Teuku Ichlas Arifin | DETaK
Gampong Pande merupakan salah satu desa tertua yang ada di Banda Aceh dan juga menyimpan berbagai situs-situs sejarah yang sudah ada semenjak era Kerajaan Aceh Darussalam dahulu. Situs sejarah yang ada seperti temuan beberapa nisan makam Raja-Raja era Kerajaan Aceh Darussalam. Dan sejarah mencatat bahwa awal mula munculnya Kerajaan Aceh Darussalam bermula dari desa ini, yakni Gampong Pande pada abad XIII Masehi.

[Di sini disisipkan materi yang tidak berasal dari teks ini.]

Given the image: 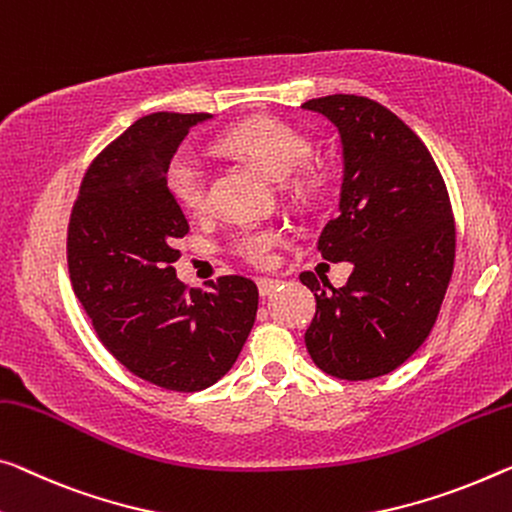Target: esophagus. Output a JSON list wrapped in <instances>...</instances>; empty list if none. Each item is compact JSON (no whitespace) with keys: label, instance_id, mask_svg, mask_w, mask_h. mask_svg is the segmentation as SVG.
I'll return each mask as SVG.
<instances>
[{"label":"esophagus","instance_id":"34e87169","mask_svg":"<svg viewBox=\"0 0 512 512\" xmlns=\"http://www.w3.org/2000/svg\"><path fill=\"white\" fill-rule=\"evenodd\" d=\"M256 283H258V293L265 297V295H270L272 290H277V286H279L281 281L279 279H270V277H261Z\"/></svg>","mask_w":512,"mask_h":512}]
</instances>
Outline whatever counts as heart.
Returning <instances> with one entry per match:
<instances>
[{"label":"heart","instance_id":"obj_1","mask_svg":"<svg viewBox=\"0 0 512 512\" xmlns=\"http://www.w3.org/2000/svg\"><path fill=\"white\" fill-rule=\"evenodd\" d=\"M222 146L247 155L274 178H286L311 155V141L293 125L272 116H256L222 135ZM167 190L185 210L199 212L208 203V169L194 148H178L167 164ZM283 233L274 226H247L235 235V251L254 265H270Z\"/></svg>","mask_w":512,"mask_h":512}]
</instances>
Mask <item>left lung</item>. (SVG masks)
<instances>
[{
	"label": "left lung",
	"instance_id": "left-lung-1",
	"mask_svg": "<svg viewBox=\"0 0 512 512\" xmlns=\"http://www.w3.org/2000/svg\"><path fill=\"white\" fill-rule=\"evenodd\" d=\"M302 107L327 116L343 144L338 215L318 251L355 265L343 288L300 274L316 295L304 343L327 375L373 380L405 364L435 327L455 263L451 201L426 144L380 102L336 93Z\"/></svg>",
	"mask_w": 512,
	"mask_h": 512
}]
</instances>
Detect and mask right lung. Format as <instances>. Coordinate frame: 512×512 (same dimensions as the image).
Here are the masks:
<instances>
[{"mask_svg": "<svg viewBox=\"0 0 512 512\" xmlns=\"http://www.w3.org/2000/svg\"><path fill=\"white\" fill-rule=\"evenodd\" d=\"M210 114L141 116L96 160L68 224V272L100 343L141 380L201 391L231 371L254 327L256 283L238 274L187 290L176 238L190 224L167 190V164Z\"/></svg>", "mask_w": 512, "mask_h": 512, "instance_id": "1", "label": "right lung"}]
</instances>
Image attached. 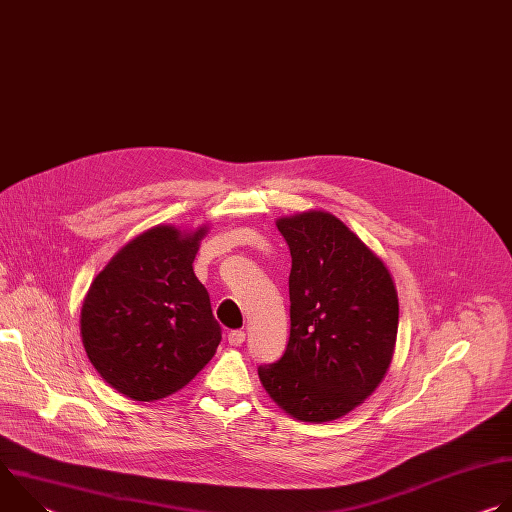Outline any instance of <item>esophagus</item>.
<instances>
[{"label":"esophagus","instance_id":"obj_1","mask_svg":"<svg viewBox=\"0 0 512 512\" xmlns=\"http://www.w3.org/2000/svg\"><path fill=\"white\" fill-rule=\"evenodd\" d=\"M227 340H229L231 346H241L245 342V332L243 330H231Z\"/></svg>","mask_w":512,"mask_h":512}]
</instances>
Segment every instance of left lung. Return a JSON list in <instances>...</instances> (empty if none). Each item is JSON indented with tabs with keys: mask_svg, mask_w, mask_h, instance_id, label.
I'll list each match as a JSON object with an SVG mask.
<instances>
[{
	"mask_svg": "<svg viewBox=\"0 0 512 512\" xmlns=\"http://www.w3.org/2000/svg\"><path fill=\"white\" fill-rule=\"evenodd\" d=\"M289 255V340L261 364L269 397L300 421H332L385 377L399 326L385 263L328 212L279 218Z\"/></svg>",
	"mask_w": 512,
	"mask_h": 512,
	"instance_id": "1",
	"label": "left lung"
}]
</instances>
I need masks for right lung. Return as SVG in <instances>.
Wrapping results in <instances>:
<instances>
[{
	"label": "right lung",
	"instance_id": "add662e5",
	"mask_svg": "<svg viewBox=\"0 0 512 512\" xmlns=\"http://www.w3.org/2000/svg\"><path fill=\"white\" fill-rule=\"evenodd\" d=\"M204 229L156 227L125 245L93 281L83 344L93 367L135 401L164 399L212 358L223 328L192 261Z\"/></svg>",
	"mask_w": 512,
	"mask_h": 512
}]
</instances>
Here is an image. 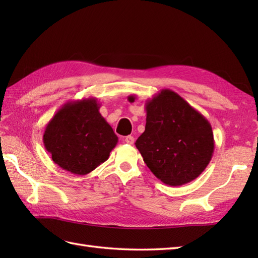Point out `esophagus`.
I'll return each mask as SVG.
<instances>
[{"label":"esophagus","mask_w":258,"mask_h":258,"mask_svg":"<svg viewBox=\"0 0 258 258\" xmlns=\"http://www.w3.org/2000/svg\"><path fill=\"white\" fill-rule=\"evenodd\" d=\"M124 141H125V143H127V144H131V145H132V144L134 143V138H133V136L128 135V136H126V138L124 139Z\"/></svg>","instance_id":"34e87169"}]
</instances>
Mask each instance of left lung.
<instances>
[{"label":"left lung","instance_id":"8db88e82","mask_svg":"<svg viewBox=\"0 0 258 258\" xmlns=\"http://www.w3.org/2000/svg\"><path fill=\"white\" fill-rule=\"evenodd\" d=\"M145 109V131L135 145L151 172L169 186L187 184L199 177L214 153L210 122L168 89L147 100Z\"/></svg>","mask_w":258,"mask_h":258}]
</instances>
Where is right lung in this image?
I'll use <instances>...</instances> for the list:
<instances>
[{
    "label": "right lung",
    "mask_w": 258,
    "mask_h": 258,
    "mask_svg": "<svg viewBox=\"0 0 258 258\" xmlns=\"http://www.w3.org/2000/svg\"><path fill=\"white\" fill-rule=\"evenodd\" d=\"M100 107L95 97L69 101L46 124L43 143L64 171L89 174L105 162L116 146L118 138Z\"/></svg>",
    "instance_id": "1"
}]
</instances>
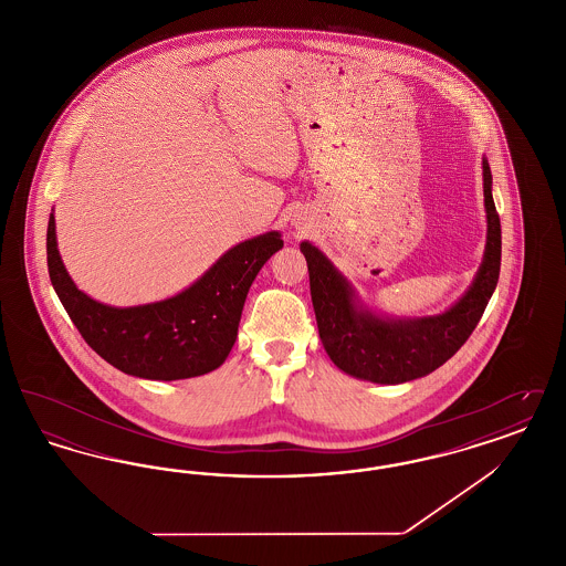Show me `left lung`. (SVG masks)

Kata pande atau pandai berasal dari bahasa Melayu yang mengacu pada orang yang memiliki keterampilan khusus, yaitu mereka yang memiliki pengetahuan dan keterampilan profesional untuk menempa, mencetak atau membuat benda dari bahan logam, baik yang terbuat dari logam mulia seperti emas dan perak atau logam biasa seperti besi, timah, kuningan, atau perunggu.
Gampong Pande atau dalam bahasa Indonesianya Kampung Pande adalah sebuah desa yang berposisi di sebelah barat sungai Krueng Aceh dan juga terletak di pinggiran laut. Di posisi sebelah utara berbatasan dengan Krueng Aceh yang diapit oleh desa Lampulo. Gampong ini juga berdampingan dengan Kecamatan Meuraxa dan Pelabuhan Ulee Lheue. Lalu di sebelah timur Kampung Pande juga diapit beberapa kampung tua lainnya, seperti Kampung Peulanggahan, Kampung Jawa, dan Kampung Keudah yang terletak di sebelah selatan.kemudian sebelah utaranya berhadapan dengan pantai dan kuala Krueng Aceh.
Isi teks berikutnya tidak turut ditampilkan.